Воспроизведите дословно часть отрывка о стихотворении Цветаевой: всё, начиная со слов «Итак, смерть в» и вплоть до слов «и целование мощей/иконы.».

◆ Исходный отрывок ◆

----

Такому телесному и душевному/духовному двойничеству соответствует дуальный характер темпоральной структуры текста. Смерть/преображение представлено то как событие воображаемого будущего: «Настанет день»; «Отцарствуют <…> мои глаза»; «проступит лик»; «Потянется <…> паломничество»; «не возражу»; «не вгонит в краску»; «Поеду – я»; «И первый ком о крышку гроба грянет»; «И наконец-то будет разрешен себялюбивый, одинокий сон», то как событие, совершившееся в недавнем прошлом: «Меня окутал с головы до пят / Благообразия прекрасный плат». Грамматические формы настоящего времени в строках «К моей руке, с которой снят запрет, / К моей руке, которой больше нет» имеют перфектное значение, указывая на смерть как на недавно произошедшую. Восприятие своей кончины как совершившейся в прошлом, по-видимому, отражает точку зрения «я», перешедшего в вечность; земное «я» мыслит эту кончину как принадлежащую будущему. В настоящем времени финальных стихов «И ничего не надобно отныне / Новопреставленной болярыне Марине» оппозиция «прошлое – будущее» снята, соответственно, земное и потустороннее, посмертное «я» обретают здесь некое условное единство, будучи обозначенными именем собственным героини и автора. Показательно, что семантически выделенная часть стихотворения – последняя строфа, завершающаяся итоговым pointe, – это описание не освобождения, не преображения тела героини, но его погребения: «И первый ком о крышку гроба грянет, – / И наконец-то будет разрешен / Себялюбивый, одинокий сон. / И ничего не надобно отныне / Новопреставленной болярыне Марине». Пасха лирической героини – не воскресение, а непреодолимая смерть. Параллель с Христом, но не воскресшим, а ведомым на распятие, прослеживается и в последней строке стихотворения: как ученики отвернулись от Спасителя, так и провожающие героиню в последний путь не все доходят до могилы: «И не один дорогою отстанет». В противоположность Христу героиня Цветаевой не воскресает и не воскреснет: ее Пасха – это и есть ее смерть.
Знаменательна замена в последней строке личного местоимения первого лица «я» и производных от него форм «мои», «моей» выражением «болярыня Марина»: эта замена означает одновременно отчуждение «я» от себя самого (взгляд на себя извне) и не-существование, исчезновение «я».
Итак, смерть в стихотворении М. Цветаевой представлена, с одной стороны, как преображение, с другой – как переход в небытие. При первой трактовке метафизической или экзистенциальной иронии подвергнуты знаки смерти, уничтожения, оказывающиеся ложными, несостоятельными. При второй трактовке трагическая ирония обволакивает образы воскресения (Пасхи), преображения. Такая амбивалентность присуща цветаевскому тексту и в другом случае: двойственной семантикой в нем наделено целование рук. Это и эротический поцелуй, поцелуй руки поклонником («Вы» как он, единственный, поцелуи, которые при жизни смутили бы героиню), и целование мощей/иконы.

----

◆ Исходные данные ◆
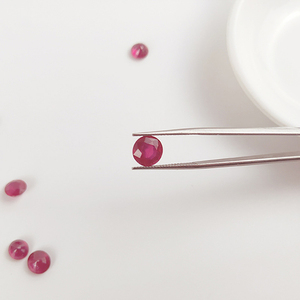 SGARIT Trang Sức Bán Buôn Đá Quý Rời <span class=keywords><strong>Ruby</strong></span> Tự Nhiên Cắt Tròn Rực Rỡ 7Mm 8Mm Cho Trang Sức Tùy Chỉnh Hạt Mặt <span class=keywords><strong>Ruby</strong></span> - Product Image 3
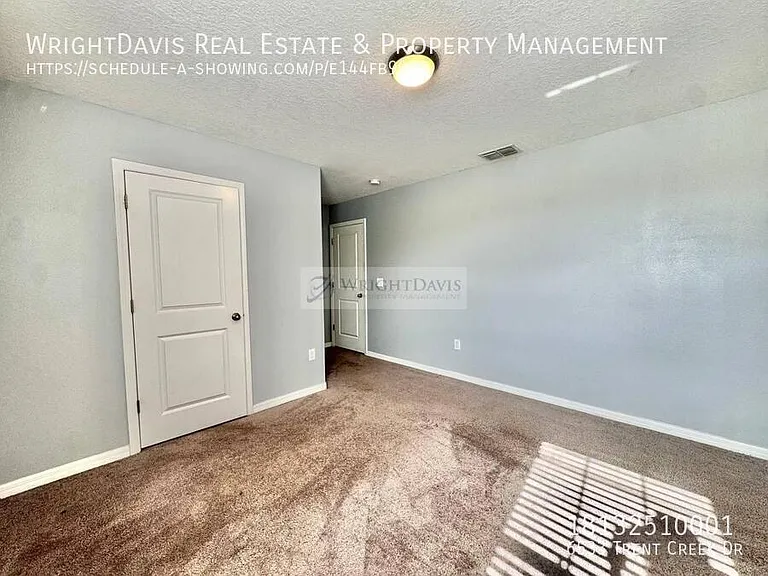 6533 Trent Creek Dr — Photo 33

----

◆ Письменное решение ◆
Итак, смерть в стихотворении М. Цветаевой представлена, с одной стороны, как преображение, с другой – как переход в небытие. При первой трактовке метафизической или экзистенциальной иронии подвергнуты знаки смерти, уничтожения, оказывающиеся ложными, несостоятельными. При второй трактовке трагическая ирония обволакивает образы воскресения (Пасхи), преображения. Такая амбивалентность присуща цветаевскому тексту и в другом случае: двойственной семантикой в нем наделено целование рук. Это и эротический поцелуй, поцелуй руки поклонником («Вы» как он, единственный, поцелуи, которые при жизни смутили бы героиню), и целование мощей/иконы.